- **Provided passage**
Have you ever noticed how easy it can be to overlook small problems in everyday life? Some things start off as imperceptible but slowly intensify over time, and just like the apocryphal frog in boiling water, we acclimate. In pathological cases, we don’t recognize what’s happening until the issue has grown way out of hand.

This might have you thinking of a squeaky door or some unkempt bushes, but today, I’m talking about software.

Test262 is the official conformance test suite for the JavaScript programming language, and Bocoup’s been maintaining it for six years, now. We give it our all during day-to-day maintenance, but we can’t help but wonder if our routine has blinded us to more insidious problems.

That’s why a little over a year ago, I took a week to turn the project on its head–to hopefully kind of see it for the first time. It was a great learning experience, which means (of course) it was nothing like I expected.

Down on the upside

To understand how we changed our perspective, you’ll have to learn a bit about how Test262 tests are normally interpreted.

Most of the tests are valid within JavaScript’s strict mode and without it. Implementers are expected to run those tests twice, once with strict mode enabled and once with strict mode disabled. We informally refer to these related executions as “scenarios.”

There are plenty of tests that are only relevant with strict mode disabled, and still others that only make sense with strict mode enabled. We annotate those tests with special metadata (noStrict and onlyStrict, respectively) so implementers know to only run them once.

- **Dataset content**
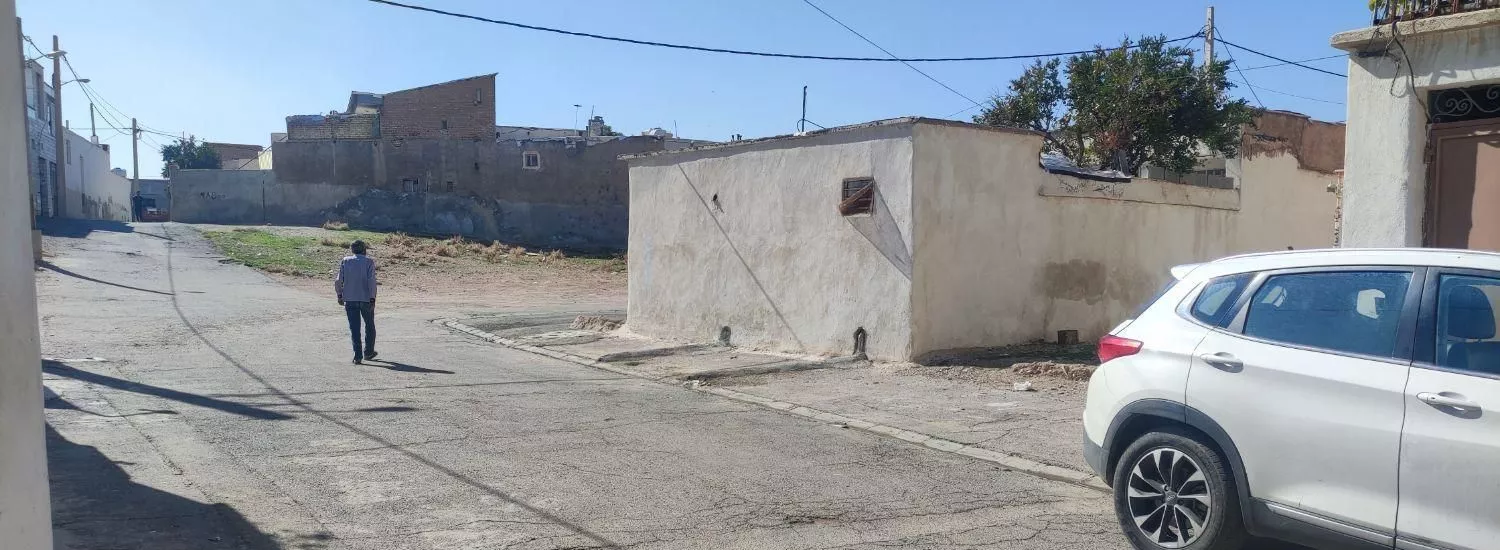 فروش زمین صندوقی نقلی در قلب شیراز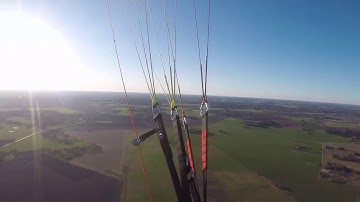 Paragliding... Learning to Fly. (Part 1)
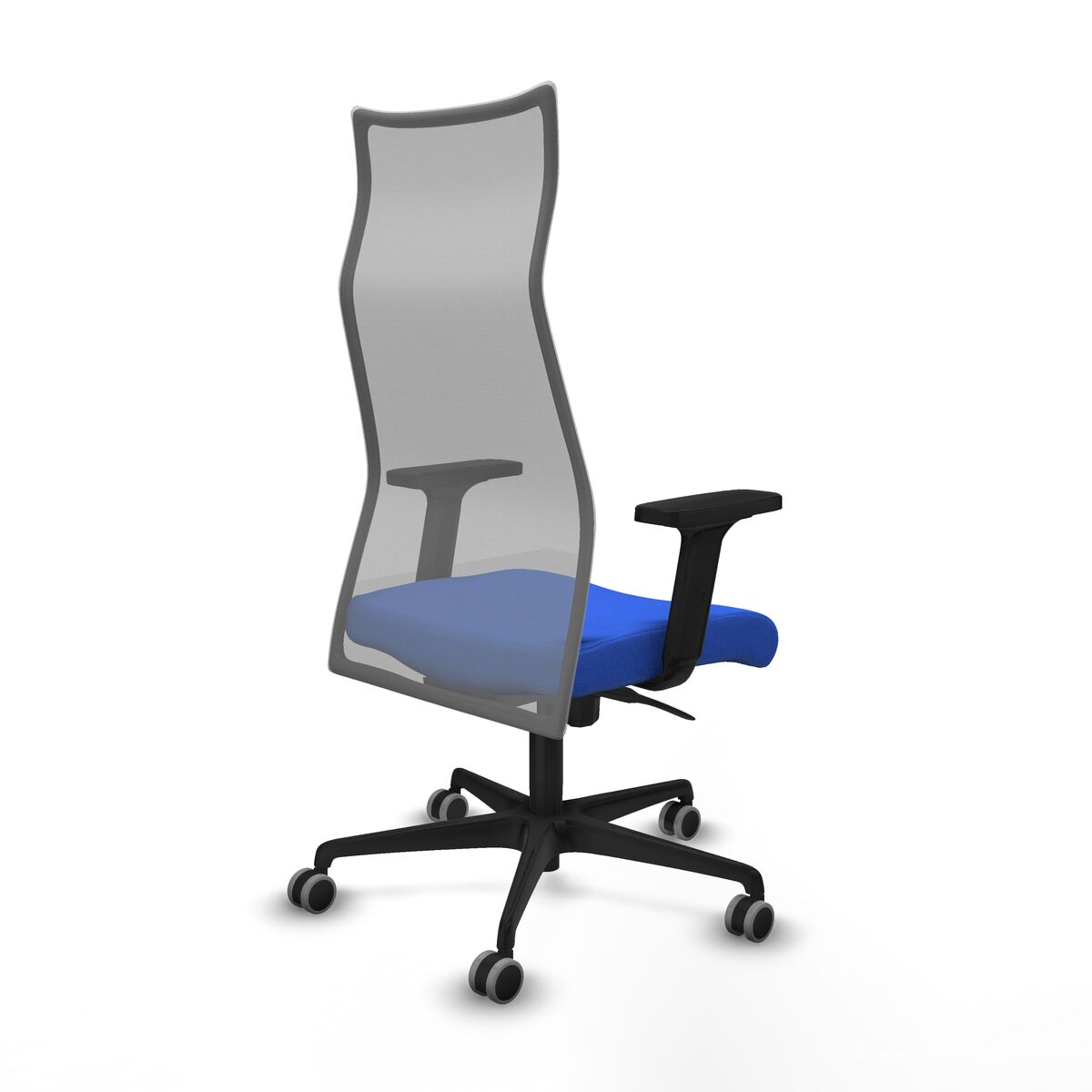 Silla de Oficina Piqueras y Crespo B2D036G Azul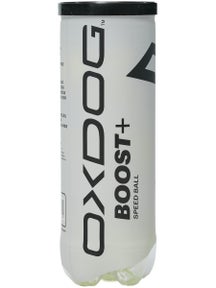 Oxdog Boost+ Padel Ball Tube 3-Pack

- **What this task involves**
Copy the part of the Test262 text starting at "Have you ever" and ending at "out of hand.".

- **Solution to this problem**
Have you ever noticed how easy it can be to overlook small problems in everyday life? Some things start off as imperceptible but slowly intensify over time, and just like the apocryphal frog in boiling water, we acclimate. In pathological cases, we don’t recognize what’s happening until the issue has grown way out of hand.